## Exercise 1
In the passage below about growing up in Islamabad, between what ages did the writer choose to spend time there instead of staying in the UK?
## Exercise 2
Continue the passage below about growing up in Islamabad, starting after its last sentence.

## Source passage
────────────────────

Last updated: June 2026

Triangle

Riding an Indian bred (Marwari) horse with tell tail trait of touching ears near Islamabad.

Twice while I was growing up, the house we lived in in Islamabad was hit. First by a bullet which came through my bedroom window. Later, the as unrest over ‘blasphemous cartoons’ erupted and the blast wave from and attack in the Danish Embassy blew one of the windows in. The house came with my father's posting as defence adviser at the British High Commission, and not long after the Danish embassy attack my parents were moved to a different location to get away from the Norwegian embassy (as the cartoons had also been published in Norway).   Unfortunately, that house was closer to the Marriot Hotel which soon suffered a much larger truck bombing. This blew in the heavy front door and damaged many windows.  This was the backdrop to my late teens and early twenties: home was a city where the news I watched on television was happening at the end of the street. 

I could have kept my distance, stayed in the UK during university holidays. Plenty of people would have. Instead, between the ages of 17 and 21, with the curiosity, and frankly, the blissful naivety of someone that age, I wanted to experience it. I wanted to understand the context, not just survive it.

────────────────────

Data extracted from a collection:
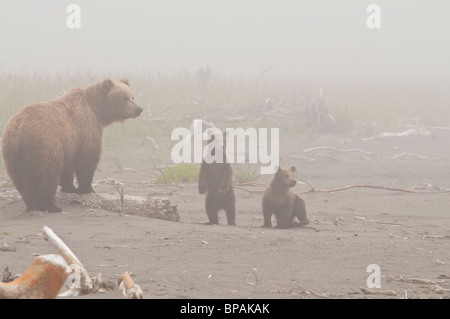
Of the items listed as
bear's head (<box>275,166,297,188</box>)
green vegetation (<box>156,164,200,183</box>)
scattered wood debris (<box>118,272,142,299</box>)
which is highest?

────────────────────

## Result 1
Between the ages of 17 and 21.

## Result 2
That choice set the direction of my whole career, and it taught me the thing this whole piece is about: that storytelling is not a nice-to-have. It is the mechanism that decides whether complex science and technology is understood, trusted and adopted, or quietly ignored. Here is how a posting on the edge of a conflict, a maths degree and a centuries-old tribal code taught me why. 

The unlikely combination 

I was studying maths and statistics, but I had a pull towards human behaviour and culture that was every bit as strong as the pull towards numbers. A mathematician’s head and an anthropologist's curiosity do not usually share a brain. 

But, after some tough work convincing my tutors, I built my own way to feed both. I added cultural and regional modules on top of my core degree. In Pakistan, I didn’t want to be there simply as a visiting officer’s daughter, so I secured a job as a research assistant at Bahria University. I wanted a reason to be there that I had earned, and a way into the culture on my own terms. 

A code that lives in stories 

I spent time trying to understand the Pashtun culture of the tribal areas, the real version rather than the flattened one in the headlines. I rode out with locals, including the famously hospitable Prince Malik Ata, a man I bonded with over horses long before I understood the politics around me. I was wide-eyed and out of my depth, and it remains one of the most mind-opening experiences of my life. 

But, I’ve since realised, that what I found became a lens I have used ever since.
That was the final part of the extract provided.